About the Author
Desmond Seward (22 May 1935 - 3 April 2022) was one of Britain’s best known popular historians. He wrote professionally for over fifty years and was the author of over thirty books of history and travel that range from a study of the Hundred Years’ War to a comparative biography of Napoleon and Hitler. Many have been translated, into twelves languages, including seven into Mandarin.

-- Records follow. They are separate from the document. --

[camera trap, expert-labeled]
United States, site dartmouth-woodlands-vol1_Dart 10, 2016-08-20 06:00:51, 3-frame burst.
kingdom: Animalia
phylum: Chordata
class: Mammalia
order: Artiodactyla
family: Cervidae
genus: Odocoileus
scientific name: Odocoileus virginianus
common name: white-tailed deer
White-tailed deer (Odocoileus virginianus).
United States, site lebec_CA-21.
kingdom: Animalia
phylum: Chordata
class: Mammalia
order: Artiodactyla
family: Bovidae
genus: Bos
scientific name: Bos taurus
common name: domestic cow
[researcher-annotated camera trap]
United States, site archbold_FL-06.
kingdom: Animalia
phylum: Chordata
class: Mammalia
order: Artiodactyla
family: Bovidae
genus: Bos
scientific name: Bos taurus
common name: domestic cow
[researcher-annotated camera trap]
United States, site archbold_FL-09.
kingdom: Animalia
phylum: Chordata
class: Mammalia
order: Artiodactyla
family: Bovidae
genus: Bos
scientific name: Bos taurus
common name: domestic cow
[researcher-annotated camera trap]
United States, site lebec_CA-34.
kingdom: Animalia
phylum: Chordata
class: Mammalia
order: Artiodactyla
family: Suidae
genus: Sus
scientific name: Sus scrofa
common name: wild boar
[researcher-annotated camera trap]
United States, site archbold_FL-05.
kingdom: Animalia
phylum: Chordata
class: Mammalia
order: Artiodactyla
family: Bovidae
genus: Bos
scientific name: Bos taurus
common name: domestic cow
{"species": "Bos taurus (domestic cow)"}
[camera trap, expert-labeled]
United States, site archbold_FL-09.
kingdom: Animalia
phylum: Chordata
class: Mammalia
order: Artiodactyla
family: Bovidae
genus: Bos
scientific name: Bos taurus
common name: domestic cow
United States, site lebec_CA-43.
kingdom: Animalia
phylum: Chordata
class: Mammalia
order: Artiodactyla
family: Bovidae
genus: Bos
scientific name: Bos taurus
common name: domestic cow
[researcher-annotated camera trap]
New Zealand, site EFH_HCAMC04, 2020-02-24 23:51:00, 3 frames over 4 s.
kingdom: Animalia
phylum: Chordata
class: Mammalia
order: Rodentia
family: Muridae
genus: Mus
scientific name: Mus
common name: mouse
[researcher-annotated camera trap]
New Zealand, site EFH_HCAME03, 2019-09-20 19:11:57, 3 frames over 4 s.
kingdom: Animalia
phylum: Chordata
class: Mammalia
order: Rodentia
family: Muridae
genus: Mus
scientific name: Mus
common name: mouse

His latest is The Greatest Viking: The Life of Olav Haraldsson
He was born in 1935 in Paris where his father was an industrialist – managing director of Timken-Française S.A. – into an Anglo-Irish family who had been wine merchants at Bordeaux since the 1870s, a background that instilled a lasting love of France and the French. (He was a founder of the Association de Lassaye, dedicated to preserving a fifteenth century château at Lassaye-les-Châteaux in Mayenne owned by French cousins.) He was educated at Ampleforth and St Catharine’s College, Cambridge – where he was an Exhibitioner in History. While believing there is no substitute for a first hand study of primary sources, he was also convinced that readability and accessibility are an essential part of the historical process.
In 1991 (in a book of essays on Brooks’s, co-edited with Philip Ziegler), he unveiled the true identity of the model for the great anti-hero Widmerpool in Anthony Powell’s A Dance to The Music of Time.